Start of Excerpt to read

Public schools are creatures of the State, and whether the
segregation is state-created or state-assisted or merely
state-perpetuated should be irrelevant to constitutional principle.
The school board exercises pervasive and continuing responsibility
over the long-range planning as well as the daily operations of the
public school system. It sets policies on attendance zones, faculty
employment and assignments, school construction, closings and
consolidations, and myriad other matters. School board decisions
obviously are not the sole cause of segregated school conditions.
But if, after such detailed and complete public supervision,
substantial school segregation still persists, the presumption is
strong that the school board, by its acts or omissions, is in some
part responsible. Where state action and supervision are so
Page 413 U. S. 228
pervasive and where, after years of such action, segregated
schools continue to exist within the district to a substantial
degree, this Court is justified in finding a
prima facie
case of a constitutional violation. The burden then must fall on
the school board to demonstrate it is operating an "integrated
school system."
It makes little sense to find
prima facie violations
and the consequent affirmative duty to desegregate solely in those
States with state-imposed segregation at the time of the
Brown decision. The history of state-imposed segregation
is more widespread in our country than the
de jure/de
facto distinction has traditionally cared to recognize.

End of Excerpt to read
Start of Provided records

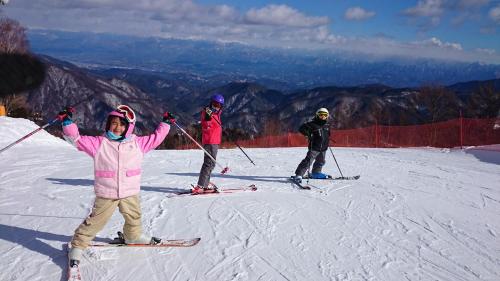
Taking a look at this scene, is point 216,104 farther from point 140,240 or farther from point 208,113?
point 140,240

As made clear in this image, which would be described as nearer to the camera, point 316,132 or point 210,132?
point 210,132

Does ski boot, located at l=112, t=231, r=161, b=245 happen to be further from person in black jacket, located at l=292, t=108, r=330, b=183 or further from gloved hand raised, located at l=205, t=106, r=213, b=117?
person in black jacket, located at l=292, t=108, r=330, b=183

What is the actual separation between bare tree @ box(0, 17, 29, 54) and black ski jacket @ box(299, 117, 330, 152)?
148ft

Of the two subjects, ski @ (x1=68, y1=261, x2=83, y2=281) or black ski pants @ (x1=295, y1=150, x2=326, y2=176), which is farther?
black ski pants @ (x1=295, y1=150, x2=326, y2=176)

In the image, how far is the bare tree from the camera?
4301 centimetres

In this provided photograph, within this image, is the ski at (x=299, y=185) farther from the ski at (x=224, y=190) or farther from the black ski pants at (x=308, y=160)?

End of Provided records
Start of Provided records

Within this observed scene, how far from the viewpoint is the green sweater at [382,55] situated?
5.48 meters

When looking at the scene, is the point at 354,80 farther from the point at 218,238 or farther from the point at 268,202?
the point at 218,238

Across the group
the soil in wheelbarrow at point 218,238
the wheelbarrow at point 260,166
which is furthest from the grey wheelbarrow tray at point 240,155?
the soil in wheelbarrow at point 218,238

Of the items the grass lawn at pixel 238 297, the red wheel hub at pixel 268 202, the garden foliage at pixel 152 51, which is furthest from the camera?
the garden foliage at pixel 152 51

End of Provided records
Start of Provided records

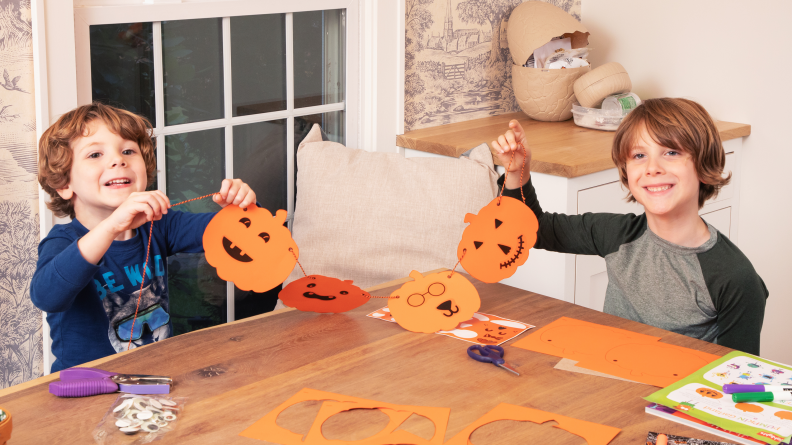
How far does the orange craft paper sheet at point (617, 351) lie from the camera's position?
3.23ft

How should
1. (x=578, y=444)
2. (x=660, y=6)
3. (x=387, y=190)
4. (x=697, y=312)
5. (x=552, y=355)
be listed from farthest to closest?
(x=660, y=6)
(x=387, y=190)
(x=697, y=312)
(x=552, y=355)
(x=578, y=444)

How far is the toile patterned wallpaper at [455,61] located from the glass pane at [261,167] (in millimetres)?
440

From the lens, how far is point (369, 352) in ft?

End of Provided records

■ **Instructions**:
a. Summarize the passage on school segregation in two sentences.
b. According to the passage on school segregation, what must the school board demonstrate once a prima facie case of a constitutional violation is found?
c. Pick up the passage on school segregation after its final sentence and keep writing.

■ **Answers to the exercise**:
a. Because public schools are creatures of the State and school boards control both their long-range planning and daily operations, substantial segregation that persists under such supervision creates a strong presumption that the board is partly responsible and justifies finding a prima facie constitutional violation. The board then bears the burden of showing it operates an "integrated school system," and such findings should not be confined to States that had state-imposed segregation at the time of the Brown decision.

b. That it is operating an "integrated school system."

c.
[
Footnote 2/12] As one
commentator has noted:
"[T]he three court of appeals decisions denying a constitutional
duty to abolish
de facto segregation all arose in cities
-- Cincinnati, Gary, and Kansas City, Kansas -- where racial
segregation in schools was formerly mandated by state or local law.
[
Deal v. Cincinnati Board of Education, 369 F.2d 55 (CA6
1966),
cert. denied, 389 U.S. 847 (1967);
Downs v.
Board of Education, 336 F.2d 988 (CA10 1964),
cert.
denied, 380 U.S. 914 (1965);
Bell v. School City of Gary,
Ind., 324 F.2d 209 (CA7 1963),
cert. denied, 377 U.S.
924 (1964).] Ohio discarded its statute in 1887, Indiana in 1949,
and Kansas City not until the advent of
Brown. If Negro
and white parents in
Page 413 U. S. 229
Mississippi are required to bus their children to distant
schools on the theory that the consequences of past
de
jure segregation cannot otherwise be dissipated, should not
the same reasoning apply in Gary, Indiana, where, no more than five
years before
Brown, the same practice existed with
presumably the same effects?"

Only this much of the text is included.